WHAT THE TASK REQUIRES:
Please give an exact transcription of the lines below, from the one that contains "For each transcription" to the very last, with no other lines.

+ + + + +

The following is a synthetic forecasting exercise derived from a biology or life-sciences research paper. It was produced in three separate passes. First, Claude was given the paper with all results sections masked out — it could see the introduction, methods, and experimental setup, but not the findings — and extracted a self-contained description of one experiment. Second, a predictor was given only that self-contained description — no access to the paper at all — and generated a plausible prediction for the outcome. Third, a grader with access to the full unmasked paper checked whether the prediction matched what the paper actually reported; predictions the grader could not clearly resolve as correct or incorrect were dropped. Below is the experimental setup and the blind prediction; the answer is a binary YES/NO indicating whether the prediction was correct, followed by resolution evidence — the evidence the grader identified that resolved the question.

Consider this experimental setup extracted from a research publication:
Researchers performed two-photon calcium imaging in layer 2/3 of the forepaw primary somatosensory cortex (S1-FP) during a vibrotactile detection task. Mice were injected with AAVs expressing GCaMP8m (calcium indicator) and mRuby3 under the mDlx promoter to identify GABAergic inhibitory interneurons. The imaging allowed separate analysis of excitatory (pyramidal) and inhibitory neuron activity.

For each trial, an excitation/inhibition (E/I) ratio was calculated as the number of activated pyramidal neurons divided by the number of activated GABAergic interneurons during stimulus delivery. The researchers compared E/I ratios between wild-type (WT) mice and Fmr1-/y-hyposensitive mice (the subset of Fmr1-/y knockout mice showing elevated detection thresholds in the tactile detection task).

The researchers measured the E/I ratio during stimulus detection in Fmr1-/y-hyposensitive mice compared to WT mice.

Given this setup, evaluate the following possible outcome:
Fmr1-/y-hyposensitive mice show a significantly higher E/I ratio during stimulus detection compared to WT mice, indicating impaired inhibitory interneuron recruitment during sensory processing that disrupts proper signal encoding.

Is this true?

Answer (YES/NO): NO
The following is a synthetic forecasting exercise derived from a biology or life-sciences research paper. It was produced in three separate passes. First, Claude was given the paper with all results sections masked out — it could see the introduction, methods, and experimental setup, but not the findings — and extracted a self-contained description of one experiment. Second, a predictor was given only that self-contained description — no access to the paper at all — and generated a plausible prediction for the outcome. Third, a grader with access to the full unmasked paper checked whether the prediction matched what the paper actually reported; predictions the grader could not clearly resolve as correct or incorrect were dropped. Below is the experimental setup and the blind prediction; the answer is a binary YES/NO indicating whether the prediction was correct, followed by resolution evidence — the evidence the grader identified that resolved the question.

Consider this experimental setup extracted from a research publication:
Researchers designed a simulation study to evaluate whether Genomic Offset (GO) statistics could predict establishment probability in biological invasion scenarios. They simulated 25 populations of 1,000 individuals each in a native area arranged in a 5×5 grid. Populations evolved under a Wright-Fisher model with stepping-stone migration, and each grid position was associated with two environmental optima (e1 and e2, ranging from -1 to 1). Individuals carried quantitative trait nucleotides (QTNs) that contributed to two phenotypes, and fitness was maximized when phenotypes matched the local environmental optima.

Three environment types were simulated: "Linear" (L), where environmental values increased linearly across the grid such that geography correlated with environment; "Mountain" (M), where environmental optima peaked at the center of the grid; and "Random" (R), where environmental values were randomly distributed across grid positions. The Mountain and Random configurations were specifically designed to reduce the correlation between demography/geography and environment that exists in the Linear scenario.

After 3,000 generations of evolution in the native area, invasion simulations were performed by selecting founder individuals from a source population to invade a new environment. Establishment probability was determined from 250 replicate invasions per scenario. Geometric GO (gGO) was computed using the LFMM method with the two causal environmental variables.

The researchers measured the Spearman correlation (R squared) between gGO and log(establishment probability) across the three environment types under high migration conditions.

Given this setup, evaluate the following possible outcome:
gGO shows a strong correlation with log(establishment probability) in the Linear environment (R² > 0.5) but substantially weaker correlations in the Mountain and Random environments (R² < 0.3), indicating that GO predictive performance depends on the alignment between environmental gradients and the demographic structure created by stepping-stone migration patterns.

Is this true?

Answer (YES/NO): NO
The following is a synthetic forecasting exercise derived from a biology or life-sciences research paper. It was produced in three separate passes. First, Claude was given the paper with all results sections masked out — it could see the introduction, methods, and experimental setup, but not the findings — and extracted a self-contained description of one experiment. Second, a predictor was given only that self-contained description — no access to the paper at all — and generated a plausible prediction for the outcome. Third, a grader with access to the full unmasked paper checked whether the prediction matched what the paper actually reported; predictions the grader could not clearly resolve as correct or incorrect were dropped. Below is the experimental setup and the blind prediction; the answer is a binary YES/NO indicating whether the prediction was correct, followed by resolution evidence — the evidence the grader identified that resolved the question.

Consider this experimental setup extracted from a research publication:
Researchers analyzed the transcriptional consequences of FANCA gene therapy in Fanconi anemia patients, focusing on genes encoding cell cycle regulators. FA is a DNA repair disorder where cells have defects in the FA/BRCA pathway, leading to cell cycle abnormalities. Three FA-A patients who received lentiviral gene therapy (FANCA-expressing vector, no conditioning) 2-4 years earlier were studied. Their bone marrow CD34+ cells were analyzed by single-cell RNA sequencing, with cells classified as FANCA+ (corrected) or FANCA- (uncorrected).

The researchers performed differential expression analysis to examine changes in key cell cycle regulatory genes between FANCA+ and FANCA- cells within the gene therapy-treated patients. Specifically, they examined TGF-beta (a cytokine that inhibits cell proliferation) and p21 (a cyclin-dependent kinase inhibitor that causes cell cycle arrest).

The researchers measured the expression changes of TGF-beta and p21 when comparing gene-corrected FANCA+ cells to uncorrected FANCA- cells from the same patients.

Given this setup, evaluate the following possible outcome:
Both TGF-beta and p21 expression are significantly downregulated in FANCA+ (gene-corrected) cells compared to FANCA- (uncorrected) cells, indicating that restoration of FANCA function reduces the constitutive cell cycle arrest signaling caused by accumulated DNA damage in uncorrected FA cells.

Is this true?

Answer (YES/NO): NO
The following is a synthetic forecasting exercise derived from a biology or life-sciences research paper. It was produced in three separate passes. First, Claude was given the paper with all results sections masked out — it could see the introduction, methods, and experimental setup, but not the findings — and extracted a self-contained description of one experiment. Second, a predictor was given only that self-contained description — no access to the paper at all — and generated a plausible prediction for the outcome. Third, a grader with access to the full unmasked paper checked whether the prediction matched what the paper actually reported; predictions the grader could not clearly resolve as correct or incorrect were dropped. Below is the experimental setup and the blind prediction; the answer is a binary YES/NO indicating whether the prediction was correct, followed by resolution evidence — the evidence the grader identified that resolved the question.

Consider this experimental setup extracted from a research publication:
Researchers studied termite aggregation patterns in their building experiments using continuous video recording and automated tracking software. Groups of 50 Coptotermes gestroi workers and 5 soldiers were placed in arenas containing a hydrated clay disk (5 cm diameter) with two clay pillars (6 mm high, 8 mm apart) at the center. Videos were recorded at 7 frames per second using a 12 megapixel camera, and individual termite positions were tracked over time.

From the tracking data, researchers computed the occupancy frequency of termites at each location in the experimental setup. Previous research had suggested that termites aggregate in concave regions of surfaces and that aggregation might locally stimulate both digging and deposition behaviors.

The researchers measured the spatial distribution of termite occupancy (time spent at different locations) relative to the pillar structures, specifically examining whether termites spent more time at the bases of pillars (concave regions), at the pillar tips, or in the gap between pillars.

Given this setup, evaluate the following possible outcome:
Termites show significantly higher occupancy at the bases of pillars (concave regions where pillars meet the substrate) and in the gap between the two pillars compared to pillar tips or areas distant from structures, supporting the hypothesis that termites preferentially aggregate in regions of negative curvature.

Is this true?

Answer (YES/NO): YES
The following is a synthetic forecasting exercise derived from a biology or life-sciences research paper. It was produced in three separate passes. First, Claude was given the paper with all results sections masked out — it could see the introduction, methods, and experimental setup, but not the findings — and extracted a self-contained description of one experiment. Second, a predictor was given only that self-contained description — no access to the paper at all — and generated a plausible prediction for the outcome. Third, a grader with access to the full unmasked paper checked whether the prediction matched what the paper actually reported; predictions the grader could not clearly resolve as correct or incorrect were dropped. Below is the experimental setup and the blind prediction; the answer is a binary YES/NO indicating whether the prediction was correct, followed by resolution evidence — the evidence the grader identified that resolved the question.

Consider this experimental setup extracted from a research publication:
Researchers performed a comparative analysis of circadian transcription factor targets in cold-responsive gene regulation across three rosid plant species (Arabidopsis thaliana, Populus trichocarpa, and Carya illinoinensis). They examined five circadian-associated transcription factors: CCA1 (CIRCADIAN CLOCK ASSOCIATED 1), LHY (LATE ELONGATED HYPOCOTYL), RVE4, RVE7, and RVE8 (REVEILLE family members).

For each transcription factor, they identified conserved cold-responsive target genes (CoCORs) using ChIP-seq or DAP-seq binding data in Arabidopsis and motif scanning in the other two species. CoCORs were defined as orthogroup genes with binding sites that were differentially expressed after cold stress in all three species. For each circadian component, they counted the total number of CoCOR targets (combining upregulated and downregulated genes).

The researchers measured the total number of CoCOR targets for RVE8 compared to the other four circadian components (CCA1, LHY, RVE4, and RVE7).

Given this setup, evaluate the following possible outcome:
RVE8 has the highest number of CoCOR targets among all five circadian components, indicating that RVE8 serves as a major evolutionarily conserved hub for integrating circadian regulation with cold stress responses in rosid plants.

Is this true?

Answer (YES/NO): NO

+ + + + +

TASK ANSWER:
For each transcription factor, they identified conserved cold-responsive target genes (CoCORs) using ChIP-seq or DAP-seq binding data in Arabidopsis and motif scanning in the other two species. CoCORs were defined as orthogroup genes with binding sites that were differentially expressed after cold stress in all three species. For each circadian component, they counted the total number of CoCOR targets (combining upregulated and downregulated genes).

The researchers measured the total number of CoCOR targets for RVE8 compared to the other four circadian components (CCA1, LHY, RVE4, and RVE7).

Given this setup, evaluate the following possible outcome:
RVE8 has the highest number of CoCOR targets among all five circadian components, indicating that RVE8 serves as a major evolutionarily conserved hub for integrating circadian regulation with cold stress responses in rosid plants.

Is this true?

Answer (YES/NO): NO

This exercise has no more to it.